The NWU and our fellow writers of the Science Fiction and Fantasy Writers of America, Inc. (SFWA) have filed joint comments with the US Copyright Office in response to a public inquiry concerning the possibility of a “pilot program” for mass digitization of written work through the legal device of “extended collective licensing” (ECL) and without the permisison of the writers of the works that would be scanned and made available online or in other digital formats.

Our comments enlarge on the objections to ECL as a basis for mass digitization that we raised when the Copyright Office first suggested this possibility.

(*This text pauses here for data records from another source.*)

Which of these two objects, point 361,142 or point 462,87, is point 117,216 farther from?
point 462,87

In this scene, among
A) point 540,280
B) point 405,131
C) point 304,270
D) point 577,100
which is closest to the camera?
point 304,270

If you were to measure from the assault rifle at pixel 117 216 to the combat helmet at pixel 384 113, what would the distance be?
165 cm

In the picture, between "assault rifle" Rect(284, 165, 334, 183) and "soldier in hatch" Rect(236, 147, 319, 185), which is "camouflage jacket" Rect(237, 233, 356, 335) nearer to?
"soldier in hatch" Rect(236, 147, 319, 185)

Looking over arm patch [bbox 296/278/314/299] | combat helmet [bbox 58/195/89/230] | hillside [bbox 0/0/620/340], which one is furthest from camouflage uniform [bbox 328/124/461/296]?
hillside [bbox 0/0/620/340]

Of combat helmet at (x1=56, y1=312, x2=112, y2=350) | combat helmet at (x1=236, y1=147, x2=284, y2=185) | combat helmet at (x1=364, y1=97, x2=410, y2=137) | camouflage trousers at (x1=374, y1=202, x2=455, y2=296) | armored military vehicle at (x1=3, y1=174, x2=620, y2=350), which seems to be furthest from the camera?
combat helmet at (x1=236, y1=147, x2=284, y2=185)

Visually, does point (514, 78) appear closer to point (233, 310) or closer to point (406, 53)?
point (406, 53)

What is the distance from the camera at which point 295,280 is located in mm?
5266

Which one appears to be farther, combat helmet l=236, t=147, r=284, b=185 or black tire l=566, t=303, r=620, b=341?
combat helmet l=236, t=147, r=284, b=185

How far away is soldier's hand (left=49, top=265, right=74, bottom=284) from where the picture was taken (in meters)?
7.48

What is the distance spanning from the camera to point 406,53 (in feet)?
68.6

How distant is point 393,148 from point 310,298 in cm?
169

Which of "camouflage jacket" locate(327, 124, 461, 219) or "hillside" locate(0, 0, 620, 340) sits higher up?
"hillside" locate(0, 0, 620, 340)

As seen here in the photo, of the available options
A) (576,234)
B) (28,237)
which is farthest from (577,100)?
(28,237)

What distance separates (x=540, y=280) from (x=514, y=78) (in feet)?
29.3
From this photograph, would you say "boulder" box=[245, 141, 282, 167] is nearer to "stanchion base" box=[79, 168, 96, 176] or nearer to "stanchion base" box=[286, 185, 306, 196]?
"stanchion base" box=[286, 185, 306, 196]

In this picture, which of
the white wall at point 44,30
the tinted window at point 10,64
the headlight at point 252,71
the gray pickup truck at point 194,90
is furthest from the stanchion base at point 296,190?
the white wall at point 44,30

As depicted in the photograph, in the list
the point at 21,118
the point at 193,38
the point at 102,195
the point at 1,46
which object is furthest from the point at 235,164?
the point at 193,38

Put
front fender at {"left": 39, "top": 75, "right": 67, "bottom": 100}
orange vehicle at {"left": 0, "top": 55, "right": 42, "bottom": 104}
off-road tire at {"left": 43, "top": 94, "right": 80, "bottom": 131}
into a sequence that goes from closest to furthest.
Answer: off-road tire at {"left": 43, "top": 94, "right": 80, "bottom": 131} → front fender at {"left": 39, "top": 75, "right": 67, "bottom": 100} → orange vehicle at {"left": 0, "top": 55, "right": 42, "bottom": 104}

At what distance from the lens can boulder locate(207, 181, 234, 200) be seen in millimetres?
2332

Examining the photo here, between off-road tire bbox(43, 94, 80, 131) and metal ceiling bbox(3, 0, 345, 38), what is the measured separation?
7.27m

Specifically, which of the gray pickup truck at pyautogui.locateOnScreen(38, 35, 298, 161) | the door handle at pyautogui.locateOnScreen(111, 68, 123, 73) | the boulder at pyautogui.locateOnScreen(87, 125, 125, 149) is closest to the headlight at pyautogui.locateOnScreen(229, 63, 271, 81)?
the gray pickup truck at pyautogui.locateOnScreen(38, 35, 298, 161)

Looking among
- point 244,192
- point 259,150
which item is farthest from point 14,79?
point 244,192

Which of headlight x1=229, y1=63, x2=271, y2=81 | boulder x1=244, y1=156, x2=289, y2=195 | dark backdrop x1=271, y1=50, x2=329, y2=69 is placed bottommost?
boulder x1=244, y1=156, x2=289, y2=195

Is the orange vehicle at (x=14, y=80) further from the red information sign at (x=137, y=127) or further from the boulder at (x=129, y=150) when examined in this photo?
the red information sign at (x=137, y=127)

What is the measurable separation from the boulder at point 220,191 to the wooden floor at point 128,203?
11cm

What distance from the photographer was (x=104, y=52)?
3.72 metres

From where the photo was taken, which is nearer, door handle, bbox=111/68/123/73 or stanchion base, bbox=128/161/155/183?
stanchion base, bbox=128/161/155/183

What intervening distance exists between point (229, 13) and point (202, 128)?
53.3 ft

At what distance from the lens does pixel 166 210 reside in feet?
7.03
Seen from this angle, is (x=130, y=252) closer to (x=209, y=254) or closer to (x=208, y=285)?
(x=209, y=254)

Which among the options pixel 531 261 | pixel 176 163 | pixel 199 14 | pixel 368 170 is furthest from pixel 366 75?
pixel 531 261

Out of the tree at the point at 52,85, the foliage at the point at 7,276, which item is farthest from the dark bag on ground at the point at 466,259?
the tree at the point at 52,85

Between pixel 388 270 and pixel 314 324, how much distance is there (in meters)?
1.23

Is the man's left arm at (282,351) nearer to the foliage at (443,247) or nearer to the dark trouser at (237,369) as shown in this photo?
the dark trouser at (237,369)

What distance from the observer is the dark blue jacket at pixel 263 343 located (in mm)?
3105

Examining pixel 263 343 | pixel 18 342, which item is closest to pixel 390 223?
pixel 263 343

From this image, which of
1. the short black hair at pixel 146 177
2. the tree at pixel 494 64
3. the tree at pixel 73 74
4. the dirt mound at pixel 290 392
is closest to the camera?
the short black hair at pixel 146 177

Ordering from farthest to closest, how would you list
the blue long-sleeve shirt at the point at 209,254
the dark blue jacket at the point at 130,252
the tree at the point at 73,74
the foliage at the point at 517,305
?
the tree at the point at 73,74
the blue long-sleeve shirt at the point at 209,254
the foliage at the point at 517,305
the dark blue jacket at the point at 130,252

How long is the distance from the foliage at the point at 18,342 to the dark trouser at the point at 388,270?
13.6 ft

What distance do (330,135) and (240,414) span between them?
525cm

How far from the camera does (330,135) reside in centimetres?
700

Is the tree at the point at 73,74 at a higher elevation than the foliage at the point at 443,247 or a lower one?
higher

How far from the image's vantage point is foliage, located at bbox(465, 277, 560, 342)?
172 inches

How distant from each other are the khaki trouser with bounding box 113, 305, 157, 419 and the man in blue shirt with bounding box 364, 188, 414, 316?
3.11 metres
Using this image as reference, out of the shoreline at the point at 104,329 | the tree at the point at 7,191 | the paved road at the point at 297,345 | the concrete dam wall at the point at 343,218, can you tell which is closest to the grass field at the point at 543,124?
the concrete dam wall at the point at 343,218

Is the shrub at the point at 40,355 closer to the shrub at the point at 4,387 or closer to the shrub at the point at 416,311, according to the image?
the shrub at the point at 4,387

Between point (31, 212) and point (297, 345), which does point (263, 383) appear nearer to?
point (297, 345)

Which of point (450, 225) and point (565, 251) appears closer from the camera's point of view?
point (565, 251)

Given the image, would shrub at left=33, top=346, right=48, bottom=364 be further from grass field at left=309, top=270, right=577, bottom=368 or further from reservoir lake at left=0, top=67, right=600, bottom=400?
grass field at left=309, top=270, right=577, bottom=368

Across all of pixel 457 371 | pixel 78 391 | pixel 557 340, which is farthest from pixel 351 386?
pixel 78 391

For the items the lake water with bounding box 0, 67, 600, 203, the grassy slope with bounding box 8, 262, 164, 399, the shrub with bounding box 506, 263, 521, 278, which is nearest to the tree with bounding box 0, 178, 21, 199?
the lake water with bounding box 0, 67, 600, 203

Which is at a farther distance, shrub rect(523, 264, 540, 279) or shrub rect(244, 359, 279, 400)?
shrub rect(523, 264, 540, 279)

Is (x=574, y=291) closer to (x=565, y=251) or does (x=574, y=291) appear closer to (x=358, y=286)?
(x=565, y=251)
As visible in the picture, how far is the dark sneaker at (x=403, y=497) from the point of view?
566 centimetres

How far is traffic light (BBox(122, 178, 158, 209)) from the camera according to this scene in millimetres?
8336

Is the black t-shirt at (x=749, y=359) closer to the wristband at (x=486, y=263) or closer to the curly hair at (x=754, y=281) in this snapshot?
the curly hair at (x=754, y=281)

Any ECL scheme, even as a “pilot program”, would be possible only if Congress changes the US Copyright Act to allow it.  Writers, readers, and librarians have all generally opposed authorizing ECL as a legal basis for mass digitzation. It’s not clear who, if anyone, supports the Copyright Office push for ECL legislation other than perhaps the copyright licensing agencies that would administer and earn a cut of the revenues from it.

Very few of the other comments submitted to the Copyright Office supported the ECL proposal.

We  expect that, as with other recent Copyright Office public inquiries, this first round of comments will be followed by public roundtable hearings and/or an opportunity for reply comments once the initial responses to the request for comments are made public.